PaddlePaddle / Paddle

PArallel Distributed Deep LEarning: Machine Learning Framework from Industrial Practice (『飞桨』核心框架,深度学习&机器学习高性能单机、分布式训练和跨平台部署)
http://www.paddlepaddle.org/
Apache License 2.0
22.12k stars 5.55k forks source link

Paddle do not fit PEP 513 `manylinux1` standard #4050

Closed reyoung closed 6 years ago

reyoung commented 7 years ago

Currently, we rename Paddle's wheel package into manylinux1. It is not good because our binary does not fit manylinux1 standard.

In manylinux1 standard, the dependencies are:

GLIBC <= 2.5
CXXABI <= 3.4.8
GLIBCXX <= 3.4.9
GCC <= 4.2.0

And we should build our wheel package in CentOS 5.

But we are using C++ 11, which depends on higher GLIBCXX. The current depends is GLIBCXX==3.4.21.

The pypa give a docker image to build manylinux1 standard wheel package in here.
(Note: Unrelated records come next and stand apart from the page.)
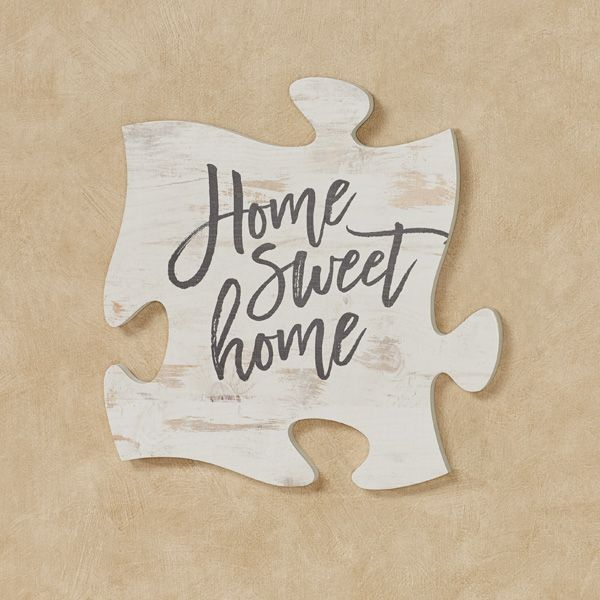Blessed Home Photo Frame Puzzle Piece Wall Art A Place Called Home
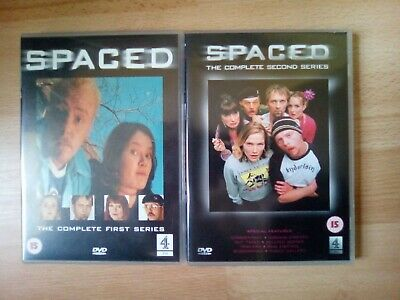 £4 • Buy Spaced The Complete Series 1 & 2 DVDs (Simon Pegg)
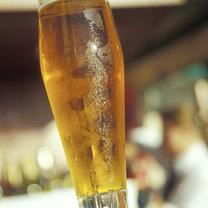 fakty i mity o alkoholu - krok 2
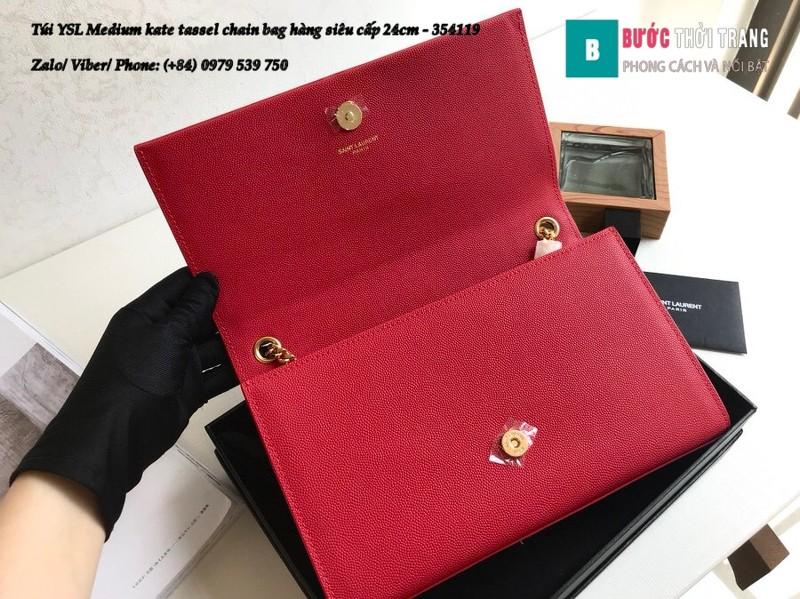 Túi YSL Medium kate tassel chain màu đỏ tag vàng size 24cm - 354119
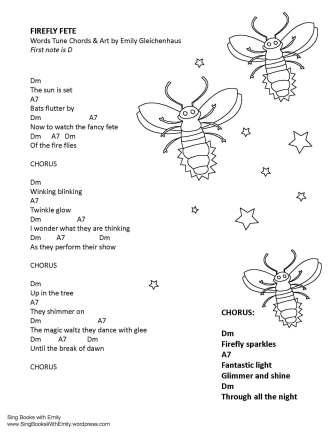 firefly fete eleg sbwe w chords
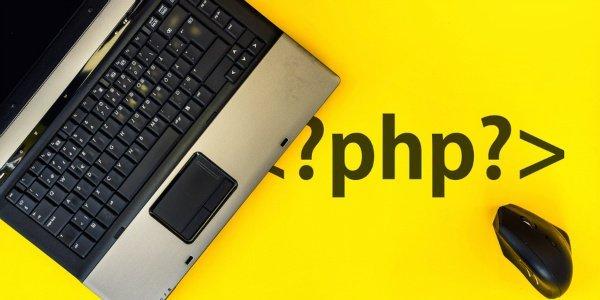 مایکروسافت به پشتیبانی رسمی از PHP در ویندوز خاتمه میدهد
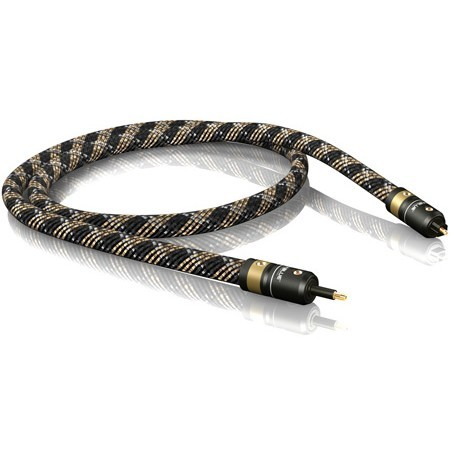 VIABLUE H-FLEX Digital Cable Optical Toslink to Mini-Toslink 3.5 5m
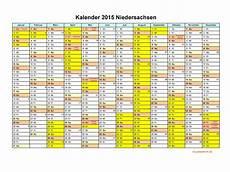 Neuer Feiertag Niedersachsen 2018 - 7 jahreskalender niedersachsen mylop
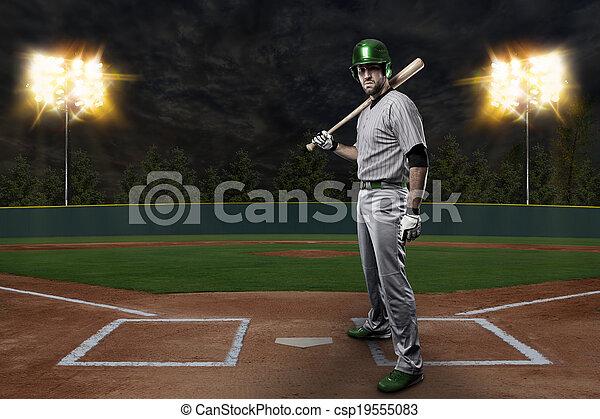 Baseball Player - csp19555083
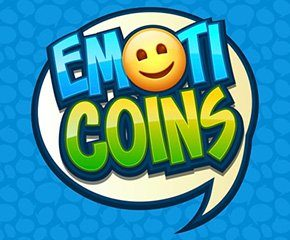 Play Emoticoins Slot At The Best Online Casino In UK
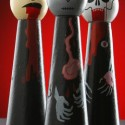Zombie Bowling Pins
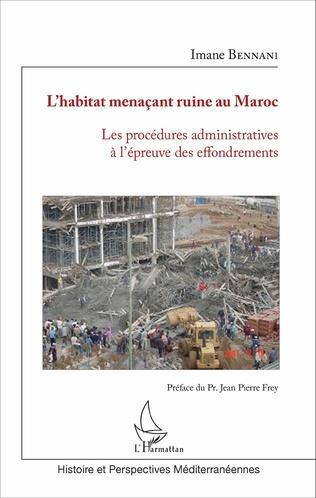 Couverture L'habitat menaçant ruine au Maroc(HMR)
We should use that docker image to build our wheel package.

typhoonzero commented 6 years ago

Indeed, supporting manylinux1 is reaaaally needed, but I doubt that we should make a lot of changes to our build system. I'll give it a try.

typhoonzero commented 6 years ago

Found some work which port manylinux1 to centos6.
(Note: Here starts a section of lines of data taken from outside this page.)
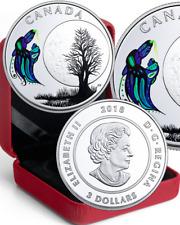 2018 Big Spirit Moon Pure Silver Proof Coloured $3 Coin Canada 13-Teachings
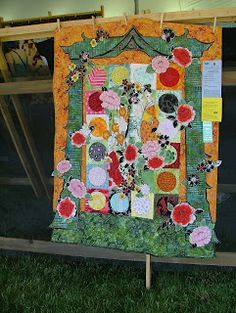 Michele Bilyeu Creates *With Heart and Hands*: So Many Quilts to Want to Make!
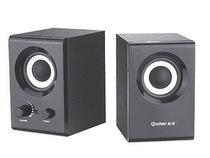 包邮正品 慧海D-166 2.0电脑有源音箱 木质烤漆时尚 迷你音响 价格:48.00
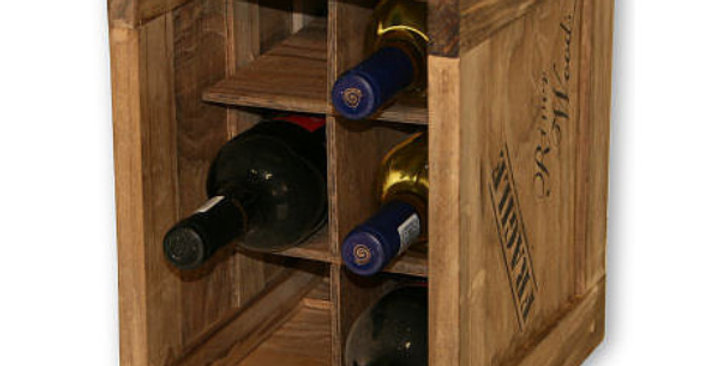 6 Bottle Individual Compartment Wine Crate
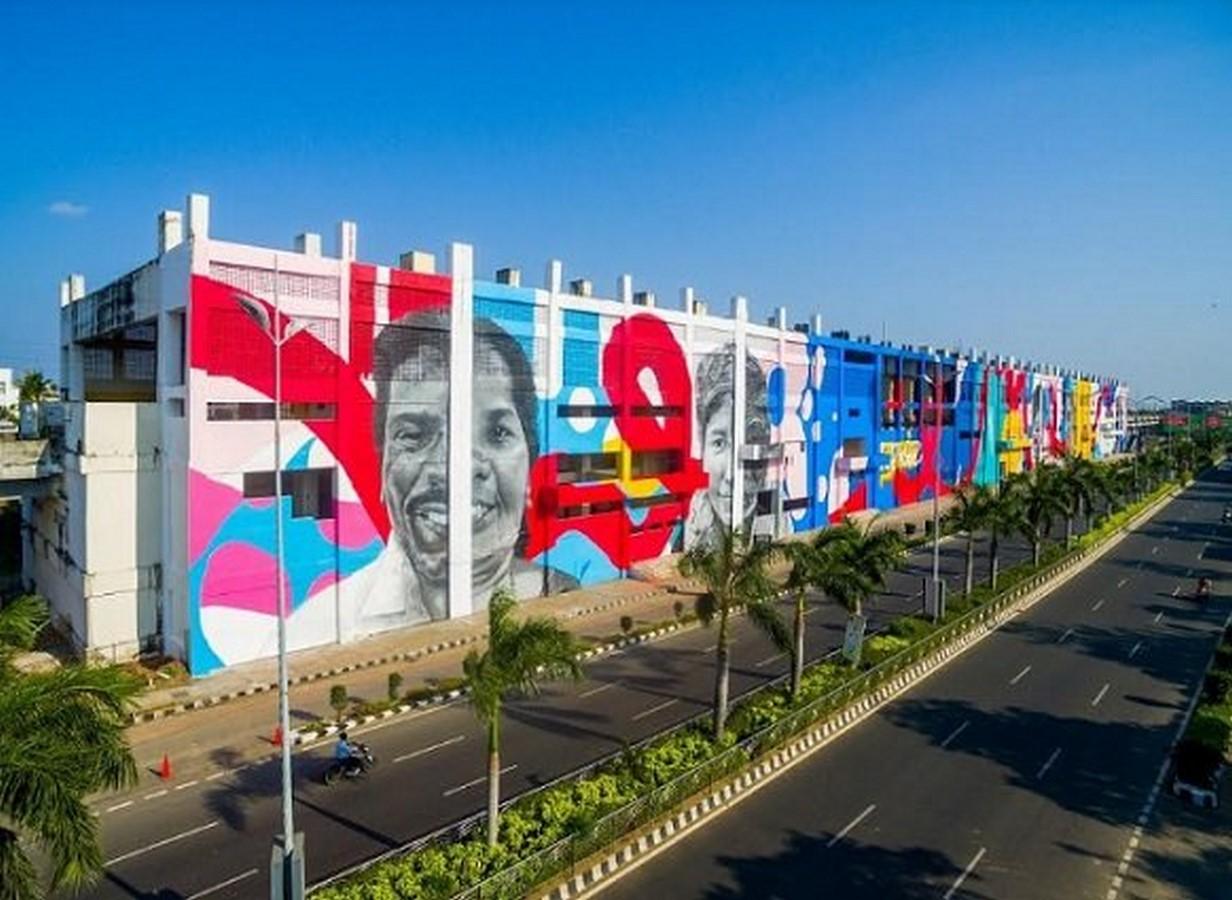15 Public art projects in Chennai - Sheet18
Using centos 5 may introduce too many problems, including CUDA installation or third-party libraries. Will try this on CentOS6.

By the way, auditwheel is a good tool to test whether the whl package is sufficient for the dependencies.

Trying this Dockerfile:

FROM quay.io/numenta/manylinux1_x86_64_centos6:0.1.2

RUN NVIDIA_GPGKEY_SUM=d1be581509378368edeec8c1eb2958702feedf3bc3d17011adbf24efacce4ab5 && \
    curl -fsSL https://developer.download.nvidia.com/compute/cuda/repos/rhel6/x86_64/7fa2af80.pub | sed '/^Version/d' > /etc/pki/rpm-gpg/RPM-GPG-KEY-NVIDIA && \
    echo "$NVIDIA_GPGKEY_SUM  /etc/pki/rpm-gpg/RPM-GPG-KEY-NVIDIA" | sha256sum -c -

COPY cuda.repo /etc/yum.repos.d/cuda.repo

ENV CUDA_VERSION 7.5.18

ENV CUDA_PKG_VERSION 7-5-7.5-18
RUN yum install -y \
        cuda-nvrtc-$CUDA_PKG_VERSION \
        cuda-cusolver-$CUDA_PKG_VERSION \
        cuda-cublas-$CUDA_PKG_VERSION \
        cuda-cufft-$CUDA_PKG_VERSION \
        cuda-curand-$CUDA_PKG_VERSION \
        cuda-cusparse-$CUDA_PKG_VERSION \
        cuda-npp-$CUDA_PKG_VERSION \
        cuda-cudart-$CUDA_PKG_VERSION && \
    ln -s cuda-7.5 /usr/local/cuda && \
    rm -rf /var/cache/yum/*

RUN echo "/usr/local/cuda/lib64" >> /etc/ld.so.conf.d/cuda.conf && \
    ldconfig

# nvidia-docker 1.0
LABEL com.nvidia.volumes.needed="nvidia_driver"
LABEL com.nvidia.cuda.version="${CUDA_VERSION}"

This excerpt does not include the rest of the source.